The growth of information has not levelled the playing field. In many ways, the stock market is still “pay to play” with the hedge funds raising the ante every day as they advance their edges against each other and the retail investor. The peek behind the curtain that Michael Lewis’ Flash Boys paints the picture well, hedge funds can have their way with the stock market. Of course, regulators like the SEC and FINRA have “done their part” in protecting the small traders by forcing some sort of transparency. We can after all see selected data on short interest and other long positions. And CNBC is there to keep that information circulating in front of you.

But up until August 2020, Robinhood shared what stocks its investors were holding. That data was available publicly through a portal, and not even slightly as revealing as what it sells to its customers. The platform that first introduced no commission trading, freeing the little guy from the chains of $5-$10 commissions, sells its order data to hedge funds. This means that hedge funds, the same ones that are massively short stocks like GME and AMC, can see what these retail traders on Robinhood are doing. A little like how Google can see your every search and prescribe ads for you before you realize you wanted something. With this data, massive financial firms set up algorithms to beat them before they’ve even started playing.
This game has never been one of symmetric information. Never. Hedge funds and big banks and other financial institutions “winning” this game have known everything that the ordinary person has and then some. Even the Reddit community beating them at their own game, WallStreetBets, is entirely public (for the most part) and has been allegedly spammed by bots from the hedge funds. To say that this community has done anything more than work together to punish the big traders for walking a tightrope on leveraged trades and insane shorting positions is ludicrous. And for Wall Street to think that they could avoid taking the loss by doubling down on their shorts is equally ludicrous.
The stock market should be a free market. There should be no distortions created by brokerages restricting anyone’s trading privileges, and the regulators should seek to condemn those who did the restricting.

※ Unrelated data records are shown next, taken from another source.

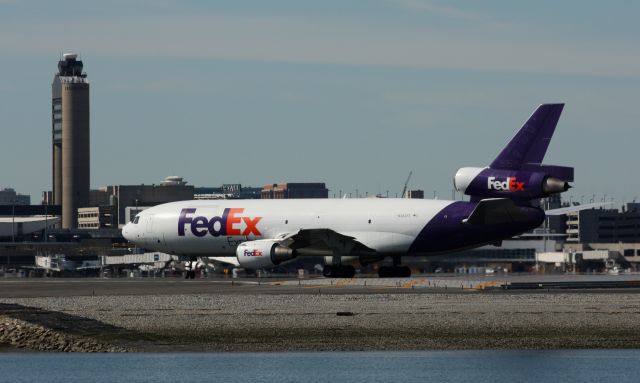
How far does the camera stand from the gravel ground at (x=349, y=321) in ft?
145

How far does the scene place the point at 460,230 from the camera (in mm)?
77375

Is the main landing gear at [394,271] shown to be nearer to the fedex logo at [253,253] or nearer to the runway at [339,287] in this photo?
the runway at [339,287]

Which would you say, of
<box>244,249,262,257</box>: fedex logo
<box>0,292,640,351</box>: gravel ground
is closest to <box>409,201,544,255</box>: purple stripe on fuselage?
<box>244,249,262,257</box>: fedex logo

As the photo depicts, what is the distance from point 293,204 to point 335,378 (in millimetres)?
46146

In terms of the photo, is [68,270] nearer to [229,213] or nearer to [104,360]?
[229,213]

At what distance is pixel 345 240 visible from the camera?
266ft

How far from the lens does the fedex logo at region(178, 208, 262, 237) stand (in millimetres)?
83188

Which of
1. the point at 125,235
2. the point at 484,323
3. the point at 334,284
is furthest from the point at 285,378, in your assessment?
the point at 125,235

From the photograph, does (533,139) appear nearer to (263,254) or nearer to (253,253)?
(263,254)

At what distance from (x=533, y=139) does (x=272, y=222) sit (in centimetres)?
1672

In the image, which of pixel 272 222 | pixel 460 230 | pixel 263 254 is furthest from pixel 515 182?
pixel 272 222

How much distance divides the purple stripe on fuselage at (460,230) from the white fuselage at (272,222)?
0.51 meters

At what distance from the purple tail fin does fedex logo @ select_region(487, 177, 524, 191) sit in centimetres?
75

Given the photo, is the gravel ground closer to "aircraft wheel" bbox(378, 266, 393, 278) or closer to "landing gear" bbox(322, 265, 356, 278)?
"landing gear" bbox(322, 265, 356, 278)
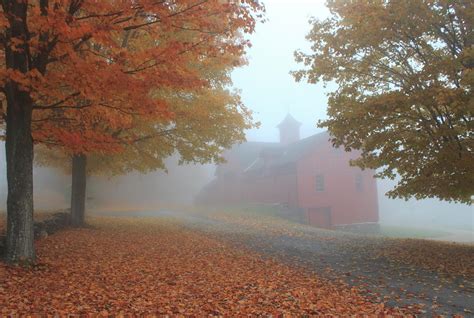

Guess what. Wall Street lost this one. Just like LTCM lost in 1998 after a Russia financial crisis. Just like Lehman Brothers and many other companies lost in 2008 in their dark pools of mortgage-backed securities and derivatives. But this time the little guys didn’t get dragged down with them, and they have the audacity to have disdain for that. $70 billion in losses is not enough of a lesson for them.
But they didn’t lose because the retail trader knew something they didn’t know. The game of asymmetric information continues even in a world flooded with data. Imagine playing chess without knowing where the opponent’s pieces are while he or she knows the positions of yours. MTS Insights will continue to contribute to transparency in the stock market and the economy. We support the pursuit of a level playing field for the retail investor in finance no matter how impossible it may seem to achieve. Onwards and upwards (GME and the like).